1. You will be placed into pairs and draw your immigrant group to research from a hat. The groups include: Chinese, Ethiopian, German, Indian, Irish, Italian, Japanese, Mexican, Sudanese and Vietnamese.
2. Before researching your immigrant group, read these tips on historical journal writing.
3. In your pairs, go to the section of web sites on your immigrant group to find out as much as you can about their journey to the United States. Take notes on:
- the time period in which they immigrated
- how they came to the U.S.
- why they left their country
- the process they went through to get into the country
- where did they move once here, did they have familiar communities or family to move to
- what types of jobs did their families take
- how did they feel about their new country and homes
- how did other Americans react to them
- what did they like about their new homes, what problems or concerns did they have
- http://www.angelisland.org/immigr02.html http://www.kqed.org/w/pacificlink/history/angelisland/china.htmlhttp://www.aiisf.org/history
1. Once you have completed your research on your assigned immigrant group, you will create a journal that demonstrates your historical understanding of this period and group of people.

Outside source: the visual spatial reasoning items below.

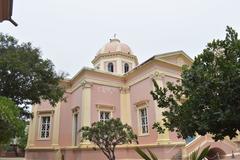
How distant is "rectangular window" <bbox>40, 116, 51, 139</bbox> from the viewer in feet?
67.5

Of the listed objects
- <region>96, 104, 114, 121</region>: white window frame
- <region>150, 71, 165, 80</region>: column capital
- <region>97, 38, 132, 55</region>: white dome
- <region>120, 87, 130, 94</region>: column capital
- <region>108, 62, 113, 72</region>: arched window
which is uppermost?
<region>97, 38, 132, 55</region>: white dome

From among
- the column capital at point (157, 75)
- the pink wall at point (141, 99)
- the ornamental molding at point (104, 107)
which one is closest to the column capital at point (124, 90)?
the pink wall at point (141, 99)

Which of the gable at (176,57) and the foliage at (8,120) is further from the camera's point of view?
the gable at (176,57)

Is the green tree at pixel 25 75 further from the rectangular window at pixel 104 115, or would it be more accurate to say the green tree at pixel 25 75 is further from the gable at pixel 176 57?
the gable at pixel 176 57

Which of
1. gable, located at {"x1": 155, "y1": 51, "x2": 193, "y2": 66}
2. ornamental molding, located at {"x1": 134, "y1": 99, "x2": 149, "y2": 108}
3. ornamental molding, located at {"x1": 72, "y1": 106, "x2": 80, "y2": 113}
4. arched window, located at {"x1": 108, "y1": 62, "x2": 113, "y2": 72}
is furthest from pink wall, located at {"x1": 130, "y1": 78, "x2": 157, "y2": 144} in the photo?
arched window, located at {"x1": 108, "y1": 62, "x2": 113, "y2": 72}

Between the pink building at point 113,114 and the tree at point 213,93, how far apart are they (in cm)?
985

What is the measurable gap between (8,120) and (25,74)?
5852 mm

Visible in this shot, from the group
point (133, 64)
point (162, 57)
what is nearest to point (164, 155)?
point (162, 57)

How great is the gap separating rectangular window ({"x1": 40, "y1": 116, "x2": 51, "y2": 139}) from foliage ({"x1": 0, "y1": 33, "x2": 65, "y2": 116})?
6767 millimetres

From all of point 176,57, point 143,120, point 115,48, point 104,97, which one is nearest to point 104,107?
point 104,97

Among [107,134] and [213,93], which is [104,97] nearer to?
[107,134]

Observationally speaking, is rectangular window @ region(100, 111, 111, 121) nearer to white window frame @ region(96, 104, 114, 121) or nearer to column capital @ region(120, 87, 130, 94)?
white window frame @ region(96, 104, 114, 121)

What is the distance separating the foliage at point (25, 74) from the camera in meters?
12.7

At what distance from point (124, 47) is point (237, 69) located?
71.0 ft
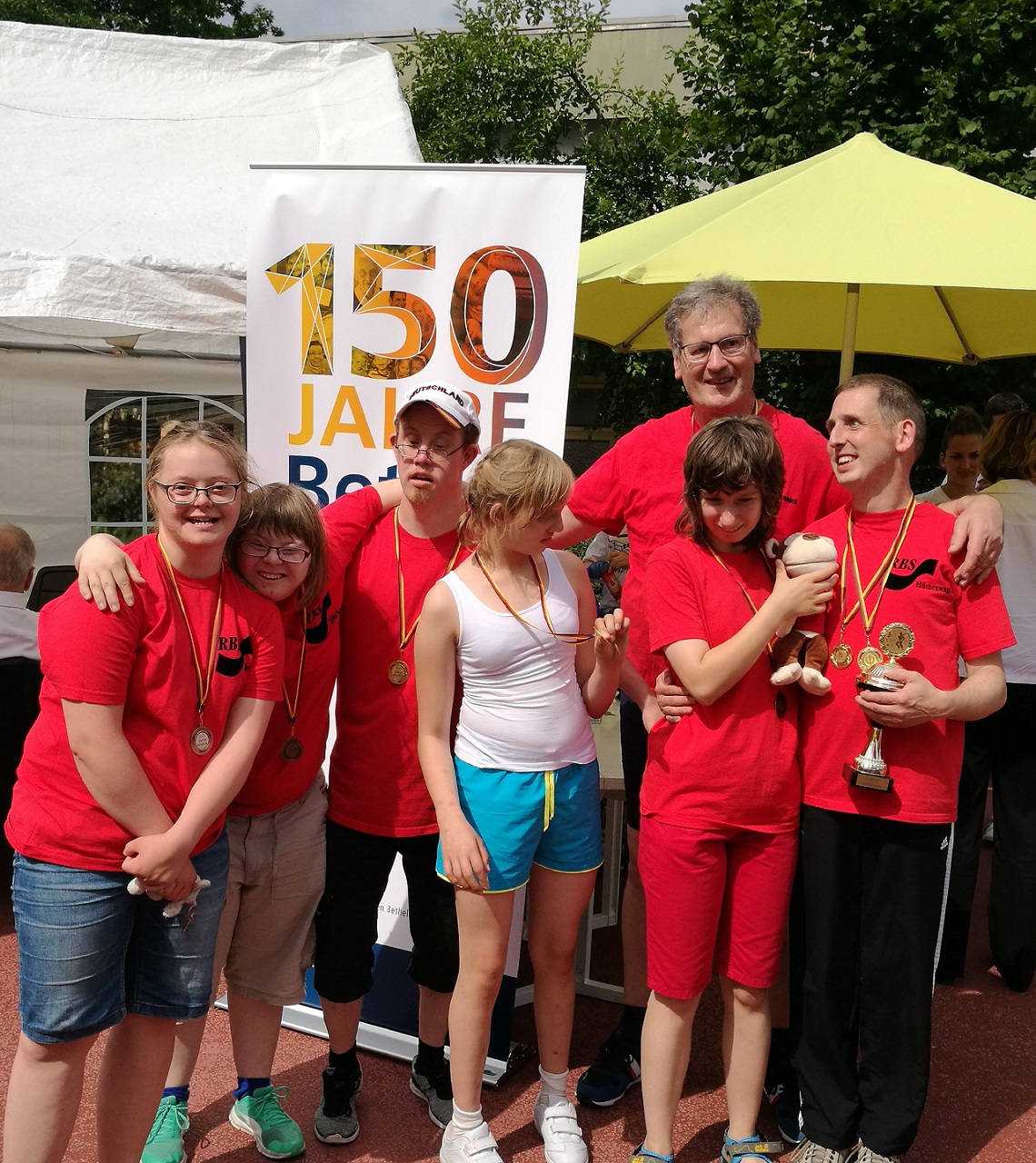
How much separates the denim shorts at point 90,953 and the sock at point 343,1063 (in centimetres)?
68

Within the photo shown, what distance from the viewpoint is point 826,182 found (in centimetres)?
355

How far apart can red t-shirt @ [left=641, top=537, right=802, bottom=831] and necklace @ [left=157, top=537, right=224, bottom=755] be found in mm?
966

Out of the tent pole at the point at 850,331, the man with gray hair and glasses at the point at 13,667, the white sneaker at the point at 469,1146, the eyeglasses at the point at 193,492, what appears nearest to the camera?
the eyeglasses at the point at 193,492

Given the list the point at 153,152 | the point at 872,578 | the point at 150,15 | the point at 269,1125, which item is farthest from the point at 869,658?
the point at 150,15

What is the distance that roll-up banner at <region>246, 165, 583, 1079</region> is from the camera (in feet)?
9.66

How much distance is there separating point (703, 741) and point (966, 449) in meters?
2.70

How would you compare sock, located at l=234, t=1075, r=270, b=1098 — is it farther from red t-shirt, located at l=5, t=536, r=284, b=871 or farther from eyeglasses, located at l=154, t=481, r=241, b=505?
eyeglasses, located at l=154, t=481, r=241, b=505

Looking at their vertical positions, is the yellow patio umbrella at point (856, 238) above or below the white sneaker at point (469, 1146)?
above

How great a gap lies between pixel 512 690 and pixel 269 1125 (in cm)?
129

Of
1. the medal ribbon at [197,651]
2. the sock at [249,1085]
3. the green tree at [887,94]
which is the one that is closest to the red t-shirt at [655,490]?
the medal ribbon at [197,651]

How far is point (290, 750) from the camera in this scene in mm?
2541

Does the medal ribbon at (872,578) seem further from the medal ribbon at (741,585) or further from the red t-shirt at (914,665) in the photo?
the medal ribbon at (741,585)

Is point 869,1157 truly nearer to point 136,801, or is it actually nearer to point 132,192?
point 136,801

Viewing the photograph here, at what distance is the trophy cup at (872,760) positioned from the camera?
2.26 metres
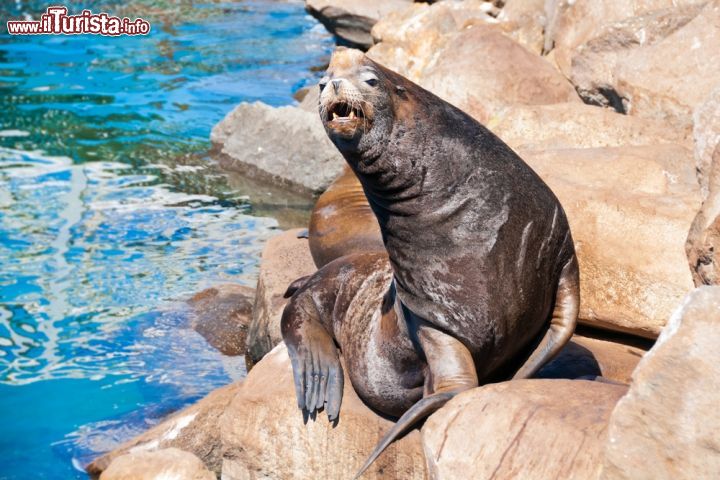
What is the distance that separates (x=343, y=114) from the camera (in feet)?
13.0

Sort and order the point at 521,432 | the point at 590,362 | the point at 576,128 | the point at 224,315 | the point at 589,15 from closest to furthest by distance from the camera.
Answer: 1. the point at 521,432
2. the point at 590,362
3. the point at 576,128
4. the point at 224,315
5. the point at 589,15

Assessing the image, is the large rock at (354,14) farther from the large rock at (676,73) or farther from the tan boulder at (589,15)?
the large rock at (676,73)

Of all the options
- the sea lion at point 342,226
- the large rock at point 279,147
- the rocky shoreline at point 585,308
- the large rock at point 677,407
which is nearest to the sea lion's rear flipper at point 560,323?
the rocky shoreline at point 585,308

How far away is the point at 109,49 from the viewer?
20.7 metres

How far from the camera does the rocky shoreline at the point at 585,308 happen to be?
9.22 ft

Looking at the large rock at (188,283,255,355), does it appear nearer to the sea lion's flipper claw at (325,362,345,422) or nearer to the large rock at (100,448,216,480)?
the large rock at (100,448,216,480)

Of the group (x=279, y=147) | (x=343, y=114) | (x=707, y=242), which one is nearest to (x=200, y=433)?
(x=343, y=114)

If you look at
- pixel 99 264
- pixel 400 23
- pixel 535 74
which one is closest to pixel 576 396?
pixel 535 74

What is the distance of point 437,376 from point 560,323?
529 mm

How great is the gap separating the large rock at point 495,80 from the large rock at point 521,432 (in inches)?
216

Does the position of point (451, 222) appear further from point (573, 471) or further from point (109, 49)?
point (109, 49)

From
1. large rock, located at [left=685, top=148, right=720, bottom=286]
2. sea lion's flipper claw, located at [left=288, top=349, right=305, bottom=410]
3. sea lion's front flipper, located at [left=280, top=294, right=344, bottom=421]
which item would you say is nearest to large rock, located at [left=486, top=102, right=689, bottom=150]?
sea lion's front flipper, located at [left=280, top=294, right=344, bottom=421]

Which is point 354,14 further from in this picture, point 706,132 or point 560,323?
point 560,323

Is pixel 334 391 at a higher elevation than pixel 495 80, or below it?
below
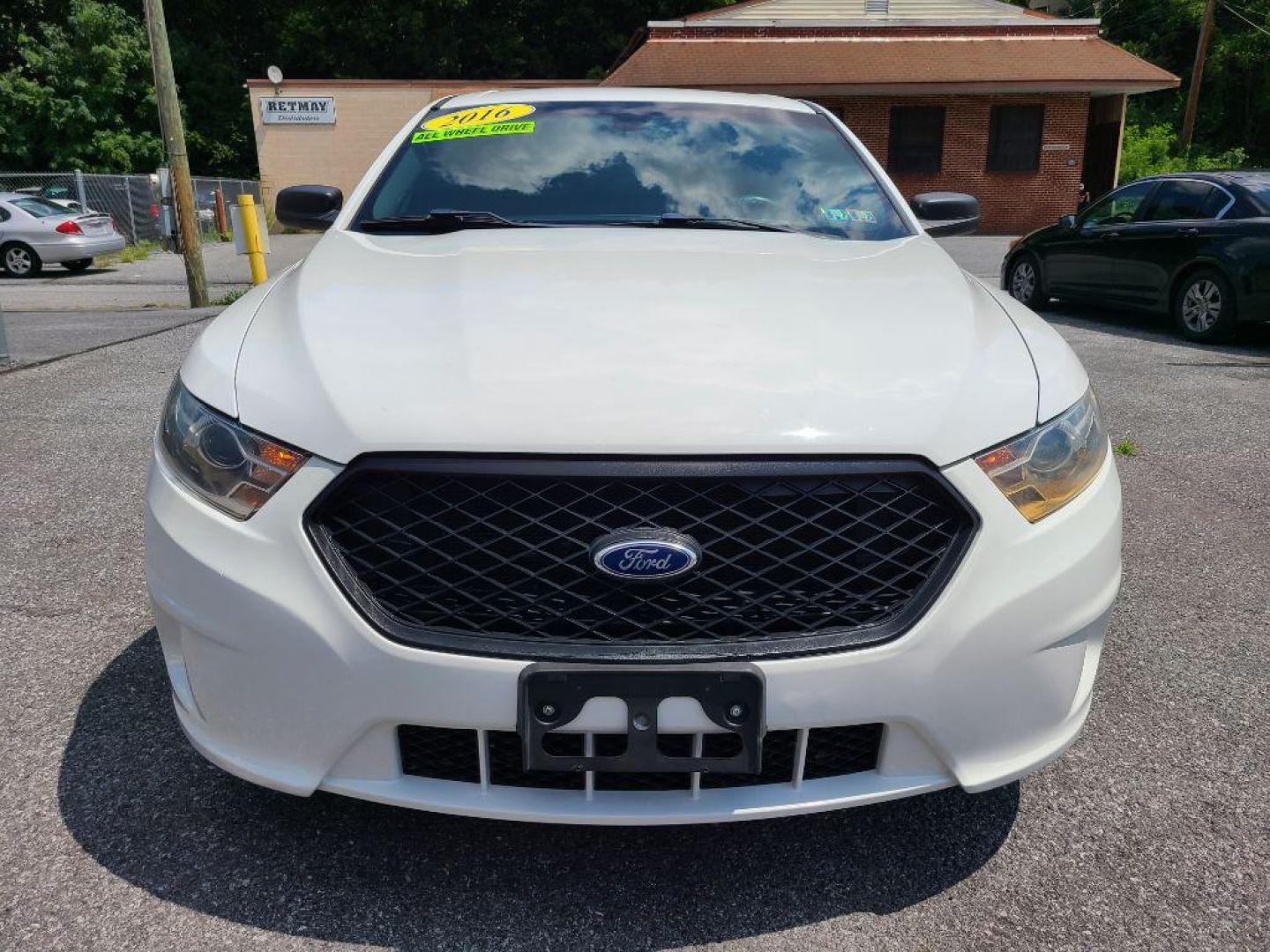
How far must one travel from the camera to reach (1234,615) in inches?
124

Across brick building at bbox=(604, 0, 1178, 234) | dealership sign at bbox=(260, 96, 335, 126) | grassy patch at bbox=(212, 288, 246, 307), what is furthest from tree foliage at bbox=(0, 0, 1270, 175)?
grassy patch at bbox=(212, 288, 246, 307)

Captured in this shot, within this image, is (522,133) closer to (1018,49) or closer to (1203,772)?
(1203,772)

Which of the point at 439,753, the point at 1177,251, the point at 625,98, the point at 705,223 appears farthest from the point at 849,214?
the point at 1177,251

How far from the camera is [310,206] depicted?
3.30 metres

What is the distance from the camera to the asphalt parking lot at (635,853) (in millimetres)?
1796

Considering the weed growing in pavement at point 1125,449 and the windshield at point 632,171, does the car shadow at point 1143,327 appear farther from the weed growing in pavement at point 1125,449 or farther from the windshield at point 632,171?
the windshield at point 632,171

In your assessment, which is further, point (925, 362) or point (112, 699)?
point (112, 699)

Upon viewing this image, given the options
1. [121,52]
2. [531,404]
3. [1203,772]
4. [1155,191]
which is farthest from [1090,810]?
[121,52]

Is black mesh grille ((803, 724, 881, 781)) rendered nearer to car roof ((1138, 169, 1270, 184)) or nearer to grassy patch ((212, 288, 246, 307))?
car roof ((1138, 169, 1270, 184))

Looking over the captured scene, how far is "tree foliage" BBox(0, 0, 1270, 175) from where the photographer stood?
95.3 feet

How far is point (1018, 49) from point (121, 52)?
82.6 ft

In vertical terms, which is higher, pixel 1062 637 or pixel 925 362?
pixel 925 362

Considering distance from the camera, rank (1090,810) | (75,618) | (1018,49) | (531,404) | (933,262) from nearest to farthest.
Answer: (531,404) < (1090,810) < (933,262) < (75,618) < (1018,49)

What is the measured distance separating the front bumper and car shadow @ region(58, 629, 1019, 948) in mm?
272
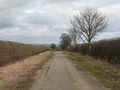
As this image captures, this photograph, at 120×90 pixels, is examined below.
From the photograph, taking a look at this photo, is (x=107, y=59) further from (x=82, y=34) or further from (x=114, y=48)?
(x=82, y=34)

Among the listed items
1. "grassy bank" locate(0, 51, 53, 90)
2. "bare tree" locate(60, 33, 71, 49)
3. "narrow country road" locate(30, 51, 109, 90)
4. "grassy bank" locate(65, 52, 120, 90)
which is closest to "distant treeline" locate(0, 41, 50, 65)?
"grassy bank" locate(0, 51, 53, 90)

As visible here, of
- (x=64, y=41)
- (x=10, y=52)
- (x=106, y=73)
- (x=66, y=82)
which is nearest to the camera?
(x=66, y=82)

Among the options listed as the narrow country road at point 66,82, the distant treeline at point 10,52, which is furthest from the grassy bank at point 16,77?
the distant treeline at point 10,52

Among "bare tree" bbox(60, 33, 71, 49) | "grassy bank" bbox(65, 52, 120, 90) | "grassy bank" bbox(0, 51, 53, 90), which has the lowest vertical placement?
"grassy bank" bbox(65, 52, 120, 90)

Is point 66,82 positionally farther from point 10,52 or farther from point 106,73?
point 10,52

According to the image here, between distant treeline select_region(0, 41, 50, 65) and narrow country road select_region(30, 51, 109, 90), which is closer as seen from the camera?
narrow country road select_region(30, 51, 109, 90)

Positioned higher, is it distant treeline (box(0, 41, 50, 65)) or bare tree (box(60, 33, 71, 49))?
bare tree (box(60, 33, 71, 49))

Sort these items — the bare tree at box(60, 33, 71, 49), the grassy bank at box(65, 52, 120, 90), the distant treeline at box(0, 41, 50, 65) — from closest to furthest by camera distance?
the grassy bank at box(65, 52, 120, 90) < the distant treeline at box(0, 41, 50, 65) < the bare tree at box(60, 33, 71, 49)

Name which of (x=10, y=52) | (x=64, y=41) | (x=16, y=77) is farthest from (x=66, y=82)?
(x=64, y=41)

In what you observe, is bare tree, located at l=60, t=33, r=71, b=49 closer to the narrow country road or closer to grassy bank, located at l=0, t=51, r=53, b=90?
grassy bank, located at l=0, t=51, r=53, b=90

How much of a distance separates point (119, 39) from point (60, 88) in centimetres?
1175

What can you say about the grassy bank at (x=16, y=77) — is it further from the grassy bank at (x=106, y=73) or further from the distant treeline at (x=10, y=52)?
the distant treeline at (x=10, y=52)

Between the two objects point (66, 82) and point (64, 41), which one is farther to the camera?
point (64, 41)

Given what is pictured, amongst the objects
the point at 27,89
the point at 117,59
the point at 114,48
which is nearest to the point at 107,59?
the point at 114,48
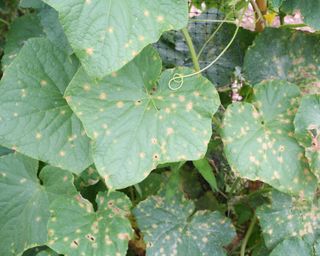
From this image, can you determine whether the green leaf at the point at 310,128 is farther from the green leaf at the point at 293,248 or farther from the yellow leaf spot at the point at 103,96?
the yellow leaf spot at the point at 103,96

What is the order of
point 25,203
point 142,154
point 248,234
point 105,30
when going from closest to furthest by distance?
point 105,30 → point 142,154 → point 25,203 → point 248,234

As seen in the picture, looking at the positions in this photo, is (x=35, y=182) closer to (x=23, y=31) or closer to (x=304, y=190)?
(x=23, y=31)

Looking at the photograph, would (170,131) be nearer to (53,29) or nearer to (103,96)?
(103,96)

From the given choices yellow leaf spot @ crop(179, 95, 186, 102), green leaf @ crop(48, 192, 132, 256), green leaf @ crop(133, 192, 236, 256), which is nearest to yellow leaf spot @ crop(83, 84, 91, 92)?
yellow leaf spot @ crop(179, 95, 186, 102)

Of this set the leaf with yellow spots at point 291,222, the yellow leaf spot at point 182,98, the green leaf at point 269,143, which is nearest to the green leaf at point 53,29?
the yellow leaf spot at point 182,98

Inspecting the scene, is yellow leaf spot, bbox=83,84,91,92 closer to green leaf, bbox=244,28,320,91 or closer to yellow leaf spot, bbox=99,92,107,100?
yellow leaf spot, bbox=99,92,107,100

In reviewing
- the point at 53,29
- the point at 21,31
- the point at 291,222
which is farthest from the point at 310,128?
the point at 21,31

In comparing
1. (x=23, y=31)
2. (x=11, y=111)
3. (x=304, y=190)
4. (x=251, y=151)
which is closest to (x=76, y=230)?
(x=11, y=111)
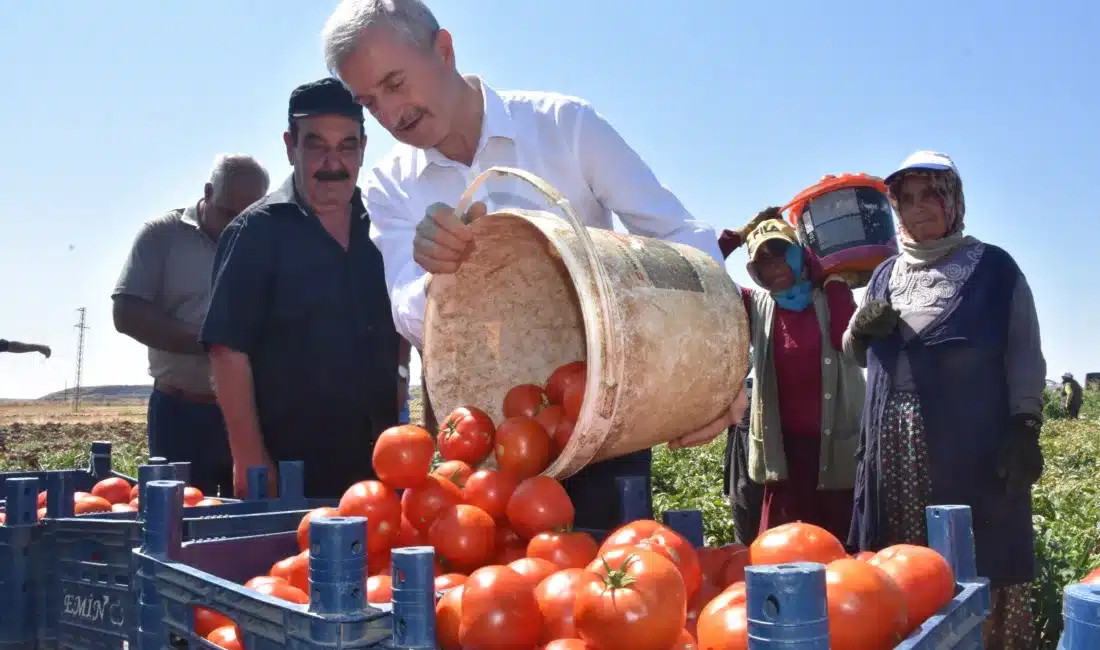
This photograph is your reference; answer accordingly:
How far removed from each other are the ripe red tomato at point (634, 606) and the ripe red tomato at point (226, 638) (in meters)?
0.60

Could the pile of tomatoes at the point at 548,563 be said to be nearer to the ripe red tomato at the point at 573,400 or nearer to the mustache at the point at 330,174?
the ripe red tomato at the point at 573,400

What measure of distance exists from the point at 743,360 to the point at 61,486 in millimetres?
1847

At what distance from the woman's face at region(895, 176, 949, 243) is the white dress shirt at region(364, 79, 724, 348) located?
1401 mm

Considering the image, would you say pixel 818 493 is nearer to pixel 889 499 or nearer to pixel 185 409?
pixel 889 499

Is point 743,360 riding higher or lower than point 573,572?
higher

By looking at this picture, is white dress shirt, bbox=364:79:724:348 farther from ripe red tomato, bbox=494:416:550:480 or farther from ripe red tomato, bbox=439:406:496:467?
ripe red tomato, bbox=494:416:550:480

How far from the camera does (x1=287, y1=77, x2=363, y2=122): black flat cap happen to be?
3.39 meters

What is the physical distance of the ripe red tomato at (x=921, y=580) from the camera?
4.17 feet

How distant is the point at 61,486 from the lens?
244cm

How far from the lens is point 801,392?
4.41 meters

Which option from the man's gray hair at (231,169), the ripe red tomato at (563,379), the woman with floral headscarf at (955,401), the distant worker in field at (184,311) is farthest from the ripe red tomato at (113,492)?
the woman with floral headscarf at (955,401)

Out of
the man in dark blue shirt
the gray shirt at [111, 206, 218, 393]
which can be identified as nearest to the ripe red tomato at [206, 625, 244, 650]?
the man in dark blue shirt

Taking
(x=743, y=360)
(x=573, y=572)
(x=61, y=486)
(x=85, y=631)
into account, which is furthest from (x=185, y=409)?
(x=573, y=572)

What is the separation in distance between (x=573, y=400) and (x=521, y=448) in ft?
0.65
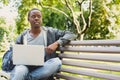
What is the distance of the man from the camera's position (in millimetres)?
4137

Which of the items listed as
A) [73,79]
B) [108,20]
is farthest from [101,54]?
[108,20]

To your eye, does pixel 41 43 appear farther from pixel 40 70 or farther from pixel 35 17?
pixel 40 70

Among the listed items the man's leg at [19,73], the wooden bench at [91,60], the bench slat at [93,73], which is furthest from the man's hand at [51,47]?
the man's leg at [19,73]

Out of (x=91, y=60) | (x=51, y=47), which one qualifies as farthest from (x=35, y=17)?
(x=91, y=60)

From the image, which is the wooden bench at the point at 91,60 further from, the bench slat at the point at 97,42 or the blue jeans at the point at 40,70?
the blue jeans at the point at 40,70

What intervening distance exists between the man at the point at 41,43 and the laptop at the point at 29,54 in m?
0.07

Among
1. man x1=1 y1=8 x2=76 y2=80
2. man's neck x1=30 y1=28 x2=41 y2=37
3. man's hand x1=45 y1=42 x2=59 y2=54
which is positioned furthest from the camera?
→ man's neck x1=30 y1=28 x2=41 y2=37

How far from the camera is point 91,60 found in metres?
4.05

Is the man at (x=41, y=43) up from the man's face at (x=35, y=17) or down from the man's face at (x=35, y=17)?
down

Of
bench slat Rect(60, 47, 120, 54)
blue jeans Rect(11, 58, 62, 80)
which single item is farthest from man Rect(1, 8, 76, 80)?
bench slat Rect(60, 47, 120, 54)

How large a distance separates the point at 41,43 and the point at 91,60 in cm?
82

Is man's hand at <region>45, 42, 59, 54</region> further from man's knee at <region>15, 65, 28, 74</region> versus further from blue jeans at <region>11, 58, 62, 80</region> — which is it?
man's knee at <region>15, 65, 28, 74</region>

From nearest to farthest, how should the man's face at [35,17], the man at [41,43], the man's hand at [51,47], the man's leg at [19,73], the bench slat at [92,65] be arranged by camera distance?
the bench slat at [92,65] < the man's leg at [19,73] < the man at [41,43] < the man's hand at [51,47] < the man's face at [35,17]

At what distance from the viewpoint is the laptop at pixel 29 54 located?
164 inches
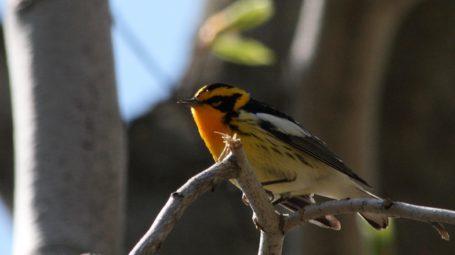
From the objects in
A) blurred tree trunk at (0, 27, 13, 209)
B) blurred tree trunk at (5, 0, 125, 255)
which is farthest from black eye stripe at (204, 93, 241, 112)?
blurred tree trunk at (0, 27, 13, 209)

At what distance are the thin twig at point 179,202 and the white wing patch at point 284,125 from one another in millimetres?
1516

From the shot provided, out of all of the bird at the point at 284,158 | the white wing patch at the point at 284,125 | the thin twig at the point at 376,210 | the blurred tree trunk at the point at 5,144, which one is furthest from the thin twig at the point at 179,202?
the blurred tree trunk at the point at 5,144

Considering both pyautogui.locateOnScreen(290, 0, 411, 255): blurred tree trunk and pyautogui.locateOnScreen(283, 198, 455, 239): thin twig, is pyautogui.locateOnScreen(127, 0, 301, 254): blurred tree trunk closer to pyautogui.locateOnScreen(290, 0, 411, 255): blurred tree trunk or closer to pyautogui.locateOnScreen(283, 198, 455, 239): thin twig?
pyautogui.locateOnScreen(290, 0, 411, 255): blurred tree trunk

2. You will write your journal through the eyes of a teenage immigrant who came to America under the same conditions you learned about in your research.
3. Your journal will consist of four entries and four accompanying illustrations. Below are the instructions for each entry. Your illustrations should go along with your written entries, and they should be colorful and fill an entire journal page. Remember to be accurate, descriptive and creative in your journals. Write in the first person, present tense for each entry.
- Introduce yourself and where you are from.
- Discuss the conditions of your life in your old country and why your family decided to move to the United States.
- How did you and your family come to the United States?
- What did you see on your journey?
- What did you bring with you?
- Who from your family came along?
- What are your expectations for living in the United States?
- How long did it take you to get to America? (what mode of transportation)
- Where did your family enter the country? (Immigration Office, City, State)
- What are your initial impressions of the United States and Americans?
- What did you see? Anything different or similar to your home country?
- How are you and your family feeling and why?
- What did you hear?
- How do you think your new life in the United States will be?
- Where does your family move and settle down in the United States?
- Do you move with relatives or in a community of other people from your home country?
- Do you move somewhere where you and your family are completely out of place?
- What do your parents do for a living?
- Where do you go to school, if at all?
- What are the conditions of your new life in America?
- How do your neighbors and community members react to your family’s cultural differences?
- What are your feelings about living in the United States now? Has anything changed? Is so why?
- How do you think your life will change in the future as you get used to living in America?
- What are your impressions of the United States and Americans now that you have lived in the country for a while?
- How has your life and your family’s lives improved, or not, since immigrating to the United States?
- What are your expectations for your new life in America?
- What do you want for your future?
- What opportunities do you think you will have now living in America?
- How have different Americans reacted to your family? (supportive, prejudice, indifferent)
- What are your feelings and attitudes about becoming an American, and about your ethnic identity as a recent immigrant?
Once all pairs have completed their journals, there will be a class period set aside for journal exhibitions in which you will have the chance to read your classmate's journals and learn about the experiences of other immigrant groups who came to the United States from the late 1800s to today. Use this time to investigate the similarities and differences in experiences between these different immigrant groups. Take notes in your notebook while investigating the different journals.
Then, for the final activity of this lesson, you will participate in a class-wide discussion about the similarities and differences between the different immigrant groups included in the WebQuest. For this discussion, use these focus questions:
1. What similarities and differences in experiences between the different immigrant groups did you learn about? (give specific examples)
2. Why do you think these similarities and differences existed or exist? (what social, political, economic and cultural factors helped create these situations)
3. Compare and contrast the experiences of immigrants in the late 1800s and early 1900s to those today. (give specific examples from your classmate's journals)
4. Why do you think the experiences of immigrants then and today are similar and different?
5. Why do you feel it is important to learn about the different immigrant groups who have come to the United States?
6. What relevance does what you have learned during this lesson have on your life as a young adult living in America?